* _Фрагмент текста_
○ ○ ○ ○ ○ ○ ○

Опыт автобиографии
Шрифт:
Кроме наших фантазий — об их характере можно получить кое-какое представление по ее прелестной книжке «Гарриет Хьюм» — у нее бывали причудливые вспышки диковинного, неподражаемого остроумия. Расскажу здесь только о двух таких вспышках.
Кто-то сказал, что Сесил Честертон, у которого лицо было грязно-серое, на самом деле чистюля. Это вовсе не грязь, а плохой цвет лица. Когда он искупался в Ле-Туке и вышел из воды все такой же землисто-синий, Ребекка спросила:
«А в Ла-Манш-то вы погляделись?»
Роберт Линд был угрюмый, унылый ирландец, обладал дурным нравом и жалобным голосом. Его жена Сильвия заразилась кельтской печалью, да и здоровьем не могла похвастаться.
«А все оттого, что спит с потным мужем», — сказала Ребекка.
6. Психологический и родительский
В «Постскриптуме» речь идет не об основной истории моей жизни. Это рассказ об одной ее существенной стороне, которую не следовало раскрывать читателю в «Опыте автобиографии». Будем помнить, что «Постскриптум»
Психологически и физически человек составляет единое целое — я, во всяком случае, устроен именно так, — и у всех моих «романов» есть одно общее свойство: они все — попытки или, по крайней мере, на иных стадиях были попытками, воплотить и увидеть наяву, в том или ином создании, Призрак Возлюбленной. Отнюдь не каждый, подобно мне, склонен видеть Призрак Возлюбленной воплощенным наяву, и отнюдь не для каждого Призрак Возлюбленной так тесно связан с сексуальными отношениями, как для меня. Поскольку для меня зов тела не менее важен, чем зов души, все мои влюбленности требовали физического выражения; и поскольку я безусловный гетеросексуалист, я никогда не знал ни любви, ни интимной дружбы с мужчиной; любовные отношения меня всегда связывали только с женщинами. В моем окружении сколько угодно дружески расположенных ко мне мужчин, приятелей и единомышленников, но ни один никогда не стал по-настоящему необходим мне, ни один не оказался незаменимым, как бывало с воплощением Призрака Возлюбленной. Потеря ни одного из них не могла выбить у меня почву из-под ног.

○ ○ ○ ○ ○ ○ ○

* _Фрагменты записей_
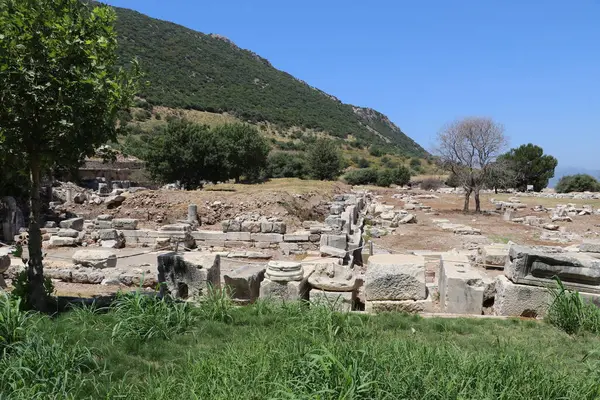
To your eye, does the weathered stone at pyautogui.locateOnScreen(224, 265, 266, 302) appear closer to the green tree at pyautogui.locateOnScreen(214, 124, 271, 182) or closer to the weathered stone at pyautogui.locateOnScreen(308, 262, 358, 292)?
the weathered stone at pyautogui.locateOnScreen(308, 262, 358, 292)

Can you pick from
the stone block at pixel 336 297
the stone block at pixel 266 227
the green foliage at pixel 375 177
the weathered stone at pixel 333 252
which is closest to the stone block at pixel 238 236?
the stone block at pixel 266 227

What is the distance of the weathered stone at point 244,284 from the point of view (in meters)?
7.01

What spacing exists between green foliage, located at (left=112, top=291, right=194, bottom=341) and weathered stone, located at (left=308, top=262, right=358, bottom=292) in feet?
6.62

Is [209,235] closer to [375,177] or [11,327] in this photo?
[11,327]

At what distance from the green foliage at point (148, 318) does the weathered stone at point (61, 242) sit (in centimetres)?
1241

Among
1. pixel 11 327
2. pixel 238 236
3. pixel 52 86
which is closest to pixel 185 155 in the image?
pixel 238 236

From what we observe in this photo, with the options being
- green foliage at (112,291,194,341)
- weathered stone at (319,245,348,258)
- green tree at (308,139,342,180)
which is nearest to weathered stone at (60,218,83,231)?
weathered stone at (319,245,348,258)

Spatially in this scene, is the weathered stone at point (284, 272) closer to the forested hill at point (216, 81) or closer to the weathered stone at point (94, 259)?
the weathered stone at point (94, 259)

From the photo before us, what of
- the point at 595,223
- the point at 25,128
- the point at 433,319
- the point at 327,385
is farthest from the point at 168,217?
the point at 595,223

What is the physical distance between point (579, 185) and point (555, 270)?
168ft

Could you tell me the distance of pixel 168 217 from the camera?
2156 cm

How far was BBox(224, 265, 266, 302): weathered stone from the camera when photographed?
7012 mm

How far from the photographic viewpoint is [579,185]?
163 ft

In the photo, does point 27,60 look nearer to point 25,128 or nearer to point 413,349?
point 25,128
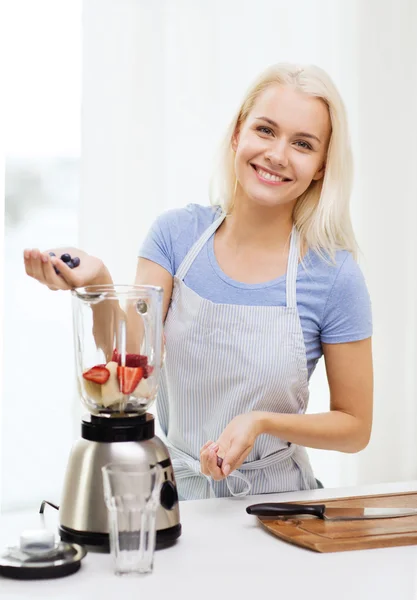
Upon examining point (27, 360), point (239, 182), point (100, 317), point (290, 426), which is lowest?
point (27, 360)

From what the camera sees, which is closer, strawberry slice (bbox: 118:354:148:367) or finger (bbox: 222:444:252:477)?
strawberry slice (bbox: 118:354:148:367)

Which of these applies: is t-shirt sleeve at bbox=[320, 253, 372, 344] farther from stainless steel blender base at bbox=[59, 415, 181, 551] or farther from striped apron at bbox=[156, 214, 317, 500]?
stainless steel blender base at bbox=[59, 415, 181, 551]

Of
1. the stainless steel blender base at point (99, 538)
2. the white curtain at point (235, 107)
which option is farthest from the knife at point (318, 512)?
the white curtain at point (235, 107)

○ ○ ○ ○ ○ ○ ○

Каким голосом, согласно фрагменту текста, обладал Роберт Линд? Записи представляют собой самостоятельный материал.

* _Итоговый ответ_
Жалобным.